The GEODAR is installed in the bunker at the Vallée de la Sionne test site and monitors all the avalanche activity at the site, covering nearly the whole slope from the top of the mountain, at range 2700 m to the bottom of the valley, close to the bunker, at range 120 m29. The radar collects information over a 30o-wide sector, which is averaged over all points at the same line-of-sight distance from the antenna. The frame rate and range resolution of the GEODAR measurement are 111 Hz and 0.75 m, respectively. The radar operates with a wavelength of 57 mm (5.3 GHz), thus it can see snow particles or clumps in the avalanche that are larger than the radar wavelength. Such particles are present in the dense basal layer or may be found in the intermittent region of powder snow avalanches13. The millimeter-sized snow crystals in the powder cloud are too small to reflect the radar signal to a significant degree. Therefore, the powder cloud is expected to be transparent for the radar beam. The signal from eight receiving antennas is averaged to improve the signal-to-noise ratio. GEODAR measurements are displayed using Moving Target Identification (MTI) plots. An MTI plot is a spatio-temporal plot that shows any change in radar reflectivity at a particular time and range. An MTI plot distinguishes between moving and stationary parts inside the monitored slope.

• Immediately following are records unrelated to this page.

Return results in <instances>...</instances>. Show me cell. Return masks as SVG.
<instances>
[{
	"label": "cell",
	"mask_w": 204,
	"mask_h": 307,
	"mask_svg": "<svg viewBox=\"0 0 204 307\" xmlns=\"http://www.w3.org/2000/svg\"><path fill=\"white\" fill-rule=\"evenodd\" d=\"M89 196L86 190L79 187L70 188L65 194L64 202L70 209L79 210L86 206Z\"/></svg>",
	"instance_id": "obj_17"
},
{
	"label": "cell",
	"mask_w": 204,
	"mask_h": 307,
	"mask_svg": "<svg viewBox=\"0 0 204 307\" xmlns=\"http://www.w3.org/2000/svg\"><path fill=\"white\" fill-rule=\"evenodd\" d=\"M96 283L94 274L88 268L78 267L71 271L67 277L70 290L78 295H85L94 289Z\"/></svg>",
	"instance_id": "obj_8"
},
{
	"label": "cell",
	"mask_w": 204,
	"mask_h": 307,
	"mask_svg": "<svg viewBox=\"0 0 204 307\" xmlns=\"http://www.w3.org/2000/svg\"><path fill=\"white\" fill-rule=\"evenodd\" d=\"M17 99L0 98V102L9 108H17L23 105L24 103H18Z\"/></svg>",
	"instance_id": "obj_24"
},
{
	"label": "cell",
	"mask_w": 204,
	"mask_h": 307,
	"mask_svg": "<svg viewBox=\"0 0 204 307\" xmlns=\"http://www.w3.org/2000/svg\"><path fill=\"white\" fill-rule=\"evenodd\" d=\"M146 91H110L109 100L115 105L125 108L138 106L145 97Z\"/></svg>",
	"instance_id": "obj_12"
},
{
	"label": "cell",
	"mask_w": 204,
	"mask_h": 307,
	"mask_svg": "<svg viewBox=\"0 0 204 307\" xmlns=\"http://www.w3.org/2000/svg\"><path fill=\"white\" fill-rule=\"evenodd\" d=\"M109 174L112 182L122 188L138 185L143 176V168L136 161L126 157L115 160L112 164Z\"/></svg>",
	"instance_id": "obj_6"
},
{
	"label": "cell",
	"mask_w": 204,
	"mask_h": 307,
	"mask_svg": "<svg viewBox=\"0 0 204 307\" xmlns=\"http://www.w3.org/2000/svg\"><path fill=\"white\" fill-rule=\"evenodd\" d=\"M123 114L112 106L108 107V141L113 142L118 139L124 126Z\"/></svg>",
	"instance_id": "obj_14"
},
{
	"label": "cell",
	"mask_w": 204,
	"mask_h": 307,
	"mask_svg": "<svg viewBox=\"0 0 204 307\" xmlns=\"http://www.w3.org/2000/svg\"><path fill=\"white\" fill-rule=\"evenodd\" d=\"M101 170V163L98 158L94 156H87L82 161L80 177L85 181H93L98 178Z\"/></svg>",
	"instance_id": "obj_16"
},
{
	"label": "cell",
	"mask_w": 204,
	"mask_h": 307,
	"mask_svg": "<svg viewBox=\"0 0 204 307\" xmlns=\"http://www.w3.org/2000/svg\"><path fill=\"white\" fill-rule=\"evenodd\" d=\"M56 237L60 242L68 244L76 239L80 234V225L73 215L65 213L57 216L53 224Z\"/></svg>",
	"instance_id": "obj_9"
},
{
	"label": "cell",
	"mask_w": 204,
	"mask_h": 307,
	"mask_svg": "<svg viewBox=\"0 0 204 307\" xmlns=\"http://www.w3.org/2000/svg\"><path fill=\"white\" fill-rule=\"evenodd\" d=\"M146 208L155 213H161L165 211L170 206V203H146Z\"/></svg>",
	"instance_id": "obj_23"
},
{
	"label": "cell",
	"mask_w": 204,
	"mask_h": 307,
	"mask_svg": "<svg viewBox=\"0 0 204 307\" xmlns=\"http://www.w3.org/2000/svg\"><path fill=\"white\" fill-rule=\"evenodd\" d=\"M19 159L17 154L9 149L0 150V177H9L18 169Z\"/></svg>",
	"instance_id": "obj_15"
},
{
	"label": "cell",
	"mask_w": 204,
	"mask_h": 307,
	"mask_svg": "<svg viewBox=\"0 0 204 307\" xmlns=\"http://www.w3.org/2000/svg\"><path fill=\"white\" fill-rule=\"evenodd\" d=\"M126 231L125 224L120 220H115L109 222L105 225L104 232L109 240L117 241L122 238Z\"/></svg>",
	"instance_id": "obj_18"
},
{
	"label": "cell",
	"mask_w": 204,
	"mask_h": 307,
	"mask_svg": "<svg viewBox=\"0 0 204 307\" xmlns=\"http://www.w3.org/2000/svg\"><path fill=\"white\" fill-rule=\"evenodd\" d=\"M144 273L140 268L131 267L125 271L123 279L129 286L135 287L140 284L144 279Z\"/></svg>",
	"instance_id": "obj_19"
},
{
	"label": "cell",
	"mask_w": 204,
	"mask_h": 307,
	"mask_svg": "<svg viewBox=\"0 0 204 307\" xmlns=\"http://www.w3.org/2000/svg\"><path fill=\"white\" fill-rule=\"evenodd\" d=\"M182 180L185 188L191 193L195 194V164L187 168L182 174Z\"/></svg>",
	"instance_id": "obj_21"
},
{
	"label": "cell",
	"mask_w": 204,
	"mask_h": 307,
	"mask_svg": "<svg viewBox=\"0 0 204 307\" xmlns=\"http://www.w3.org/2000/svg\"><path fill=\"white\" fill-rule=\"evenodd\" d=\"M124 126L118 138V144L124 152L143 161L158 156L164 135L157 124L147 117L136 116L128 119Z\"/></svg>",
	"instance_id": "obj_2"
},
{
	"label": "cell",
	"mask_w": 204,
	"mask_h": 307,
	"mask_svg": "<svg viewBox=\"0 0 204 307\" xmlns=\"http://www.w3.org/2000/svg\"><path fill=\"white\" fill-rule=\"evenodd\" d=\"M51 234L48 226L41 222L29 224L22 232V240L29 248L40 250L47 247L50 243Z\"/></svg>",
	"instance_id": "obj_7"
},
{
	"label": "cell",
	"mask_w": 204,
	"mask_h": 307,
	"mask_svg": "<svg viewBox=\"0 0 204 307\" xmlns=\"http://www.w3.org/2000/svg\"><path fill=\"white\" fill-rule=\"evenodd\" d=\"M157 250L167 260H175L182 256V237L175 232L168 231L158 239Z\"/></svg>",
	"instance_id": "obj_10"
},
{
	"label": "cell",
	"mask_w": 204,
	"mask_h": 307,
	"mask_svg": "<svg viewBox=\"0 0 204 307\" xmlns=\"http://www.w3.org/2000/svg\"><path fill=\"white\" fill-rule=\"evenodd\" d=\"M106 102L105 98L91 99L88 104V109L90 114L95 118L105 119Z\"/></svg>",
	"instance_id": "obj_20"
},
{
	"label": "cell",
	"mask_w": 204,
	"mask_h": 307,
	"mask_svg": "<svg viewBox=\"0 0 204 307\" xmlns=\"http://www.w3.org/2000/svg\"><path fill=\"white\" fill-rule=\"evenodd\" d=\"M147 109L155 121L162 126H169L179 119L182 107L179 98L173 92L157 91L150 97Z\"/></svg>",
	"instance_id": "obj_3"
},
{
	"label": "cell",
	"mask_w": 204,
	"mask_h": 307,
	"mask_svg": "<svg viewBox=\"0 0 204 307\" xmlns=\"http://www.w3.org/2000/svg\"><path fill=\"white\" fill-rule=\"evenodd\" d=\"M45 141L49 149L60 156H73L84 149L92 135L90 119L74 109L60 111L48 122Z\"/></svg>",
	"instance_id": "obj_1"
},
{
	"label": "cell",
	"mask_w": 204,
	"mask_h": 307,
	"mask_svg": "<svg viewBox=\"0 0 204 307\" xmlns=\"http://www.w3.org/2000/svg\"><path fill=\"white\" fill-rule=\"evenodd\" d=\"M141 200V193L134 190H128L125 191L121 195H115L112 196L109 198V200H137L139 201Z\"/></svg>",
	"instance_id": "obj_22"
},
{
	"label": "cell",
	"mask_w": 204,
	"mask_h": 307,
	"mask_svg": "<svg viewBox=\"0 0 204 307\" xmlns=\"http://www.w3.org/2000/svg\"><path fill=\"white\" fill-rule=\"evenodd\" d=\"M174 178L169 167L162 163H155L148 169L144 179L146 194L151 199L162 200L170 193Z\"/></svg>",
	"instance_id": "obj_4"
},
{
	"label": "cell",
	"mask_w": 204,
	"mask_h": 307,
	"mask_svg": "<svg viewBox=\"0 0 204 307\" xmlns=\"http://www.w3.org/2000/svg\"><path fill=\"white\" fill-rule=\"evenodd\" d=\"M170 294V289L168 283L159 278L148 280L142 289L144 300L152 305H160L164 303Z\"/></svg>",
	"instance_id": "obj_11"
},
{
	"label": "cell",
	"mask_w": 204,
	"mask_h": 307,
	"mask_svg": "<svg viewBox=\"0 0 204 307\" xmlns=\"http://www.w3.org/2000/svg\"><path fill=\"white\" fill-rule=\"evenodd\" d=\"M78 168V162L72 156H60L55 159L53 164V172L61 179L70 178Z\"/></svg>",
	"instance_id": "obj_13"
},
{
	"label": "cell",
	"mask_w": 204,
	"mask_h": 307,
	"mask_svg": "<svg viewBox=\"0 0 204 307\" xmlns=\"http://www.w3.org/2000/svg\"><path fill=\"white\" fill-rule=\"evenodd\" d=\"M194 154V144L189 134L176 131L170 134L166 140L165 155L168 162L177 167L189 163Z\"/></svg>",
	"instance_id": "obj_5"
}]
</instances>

Acquisition of simulation results

To obtain the information on individual waves in Fig. 5, a velocity higher than 3 m/s is used as a criterion to extract the main body of the waves, by which the slowly moving particles at the end of the waves are effectively eliminated while the particles in the main body of the waves are kept. The Froude number is defined as:

$${{{{{{{\rm{Fr}}}}}}}}=\frac{v}{\sqrt{gH\cos \theta }}$$
(6)

where v is the flow velocity, H is the flow height measured perpendicular to the terrain, and θ is the slope angle. To get the local Froude number Frc, the simulation domain in the range-time space (as in Fig. 4c) is discretized with a range interval of 2 m and a time interval of 1/12 s, using which the wave behavior in spatial and temporal dimensions can be accurately recovered with a reasonable post-processing cost. For each local cell in the range-time space, the average velocity of the snow particles in that cell is obtained as vc, and the height of the flowing particles Hc is calculated by extracting the surface of static particles from the free surface. The local Froude number can be obtained as \({{{{{{{{\rm{Fr}}}}}}}}}^{c}={v}^{c}/\sqrt{g{H}^{c}\cos {\theta }^{c}}\), where θc is the local slope angle. To alleviate local spikes, Fig. 5a shows the average Froude number of individual waves within 1 s. Specifically for one wave, it is calculated as \(\mathop{\sum }\nolimits_{i = 1}^{n}({{{{{{{{\rm{Fr}}}}}}}}}_{i}^{c})/n\), where n is the total cell number of the wave within the time interval of 1 s. Similarly, the mass of the wave m in Fig. 5b is the averaged one within 1 s. The slope angle evolution with a range in Fig. 5c, d is obtained with a range interval of 20 m. The change in the interval values gives different local variations (or spikes) but does not affect the overall trends in Fig. 5.